● **WHAT YOU WILL DO**: Could you repeat all of the entries below word for word, apart from the pictures?

Items from a data source:

=====

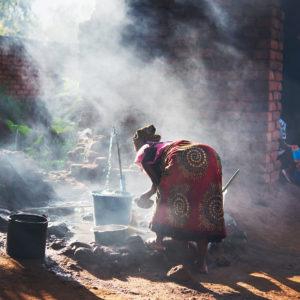 Licht in Afrika, das Bild aus Afrika ist erhältlich im Onlineshop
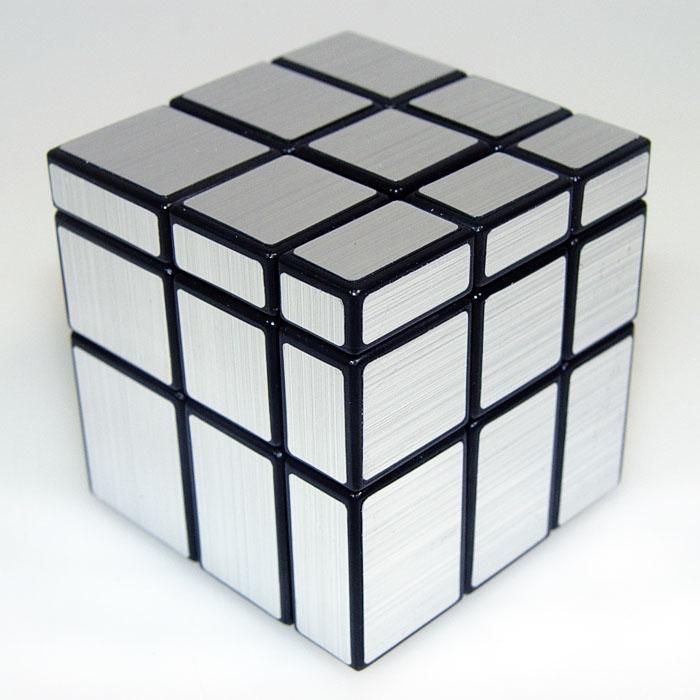 Shengshou 3x3x3 Mirror Plateado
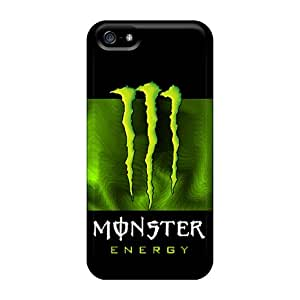 Anti-Scratch Hard Phone Covers For Iphone 5/5s With Custom Nice Monster Series SherriFakhry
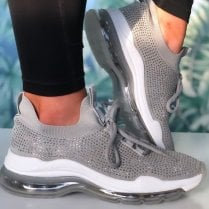 Xti Ladies Grey Diamonte Gel Sole Trainer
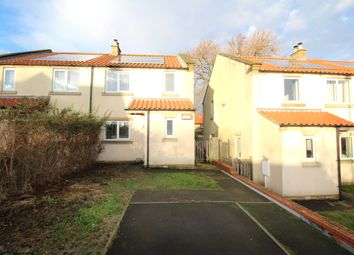 Thumbnail 2 bed semi-detached house for sale in Thorn Hill View, Glaisdale, Whitby, North Yorkshire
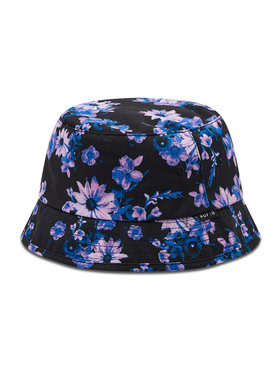 HUF HUF Текстилна шапка Dazy HT00564 Черен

=====

● **OUTPUT FOR THIS TASK**:
 Licht in Afrika, das Bild aus Afrika ist erhältlich im Onlineshop
 Shengshou 3x3x3 Mirror Plateado
 Anti-Scratch Hard Phone Covers For Iphone 5/5s With Custom Nice Monster Series SherriFakhry
 Xti Ladies Grey Diamonte Gel Sole Trainer
 Thumbnail 2 bed semi-detached house for sale in Thorn Hill View, Glaisdale, Whitby, North Yorkshire
 HUF HUF Текстилна шапка Dazy HT00564 Черен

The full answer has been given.